- The guilt of not catching that there may or may not be something amiss with Bugaboo's development.
- The guilt of dividing my time between my kids and the kids I baby-sit.
- The guilt of not holding/reading to/fill-in-the-blank Bugaboo/Bubby enough.
- The guilt of being so tired of playing with kids by 4:30 every day the last thing I want to do is ready Bubby another story.
- The guilt of thinking if I went back to work for a "real" job the kids would have nicer things.
- The guilt of thinking if I was able to "just be" a stay-at-home mom the kids would get to do the things we used to do pre-childcare (library time, park visits, coffee runs...okay the last one is just for me).
- The guilt of Bubby handing me a dust bunny and saying, "Daddy vacuums."
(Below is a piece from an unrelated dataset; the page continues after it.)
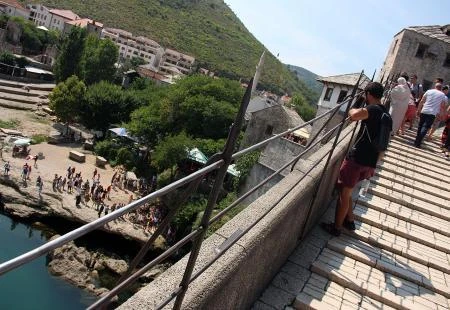 Saudijac životno ugrožen nakon skoka sa Starog mosta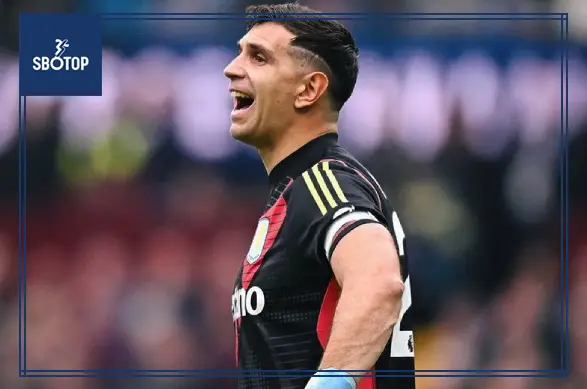 SBOTOP: Emiliano Martinez Puts Turkish Move on Hold for Manchester United?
- The guilt of not calling/emailing/texting/facebooking/visiting friends and family enough.
It is heavy, all of that guilt. It weighed me down for a good portion of the day. But then I remembered something Beth said last night (paraphrasing here)- If something hinders you from experiencing/knowing/believing Truth, it is bondage.
- The truth is my kids know I love them, and I am doing what is best for our family at this specific season in our lives.
- The truth is Bubby wasn't upset about the dust bunny - he thought it was cool, and only mentioned vacuuming because a) he loves the vacuum and b)I mentioned needing to vacuum first.
- The truth is even before I started baby-sitting, I had feelings of guilt about not being enough for my kids, my husband, my family, my friends.
I am not enough for anyone.
I am not enough for myself.
I am not enough, nor should I be.
And that may be my first step to real freedom from guilt.